El Día Internacional de la Enfermería, instituido en honor al natalicio de Florence Nightingale, tiene en Cuba un sello particular. Aquí, donde el sistema de salud es pilar social, las enfermeras no solo son técnicias, sino también guardianas de humanidad. Mi mamá lo sabe bien: en los pasillos de los hospitales, entre el olor a antiséptico y el murmullo de las sábanas, ellas son las primeras en tender una sonrisa, en improvisar un chiste para aliviar la tensión o en quedarse horas extras porque "un paciente no puede quedarse solo".
Este año, la efeméride llega en un contexto desafiante. Las enfermeras cubanas, formadas en escuelas gratuitas pero enfrentadas a carencias materiales, siguen siendo el rostro más cercano de la medicina en barrios rurales, salas de maternidad y misiones internacionalistas. En los policlínicos celebran con un acto sencillo: una rosa, un poema y un discurso, reconocimiento tácito de que, sin ellas, el sistema se desmoronaría.

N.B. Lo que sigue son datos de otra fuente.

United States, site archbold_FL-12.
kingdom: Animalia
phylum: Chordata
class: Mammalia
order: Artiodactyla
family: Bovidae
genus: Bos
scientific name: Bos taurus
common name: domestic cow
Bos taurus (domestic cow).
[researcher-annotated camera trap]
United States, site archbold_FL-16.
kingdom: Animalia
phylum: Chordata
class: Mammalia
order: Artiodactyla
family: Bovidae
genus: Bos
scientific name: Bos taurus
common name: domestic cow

Al final, quizás esa sea la paradoja que mi mamá atesora: la mujer que la acompañó en el parto se borró de su memoria como nombre, pero permanece como símbolo. Hoy, cuando Cuba saluda a sus enfermeras, no solo honra a las que portan jeringuillas, sino a las que convierten la ciencia en consuelo, a las que —en palabras de José Martí— "sirven con lágrimas en los ojos y fuerza en las manos". Porque en esta isla, donde la vida suele ser cuesta arriba, nadie comprende mejor el arte de sanar que quienes lo hacen, casi siempre, sin esperar que alguien las recuerde.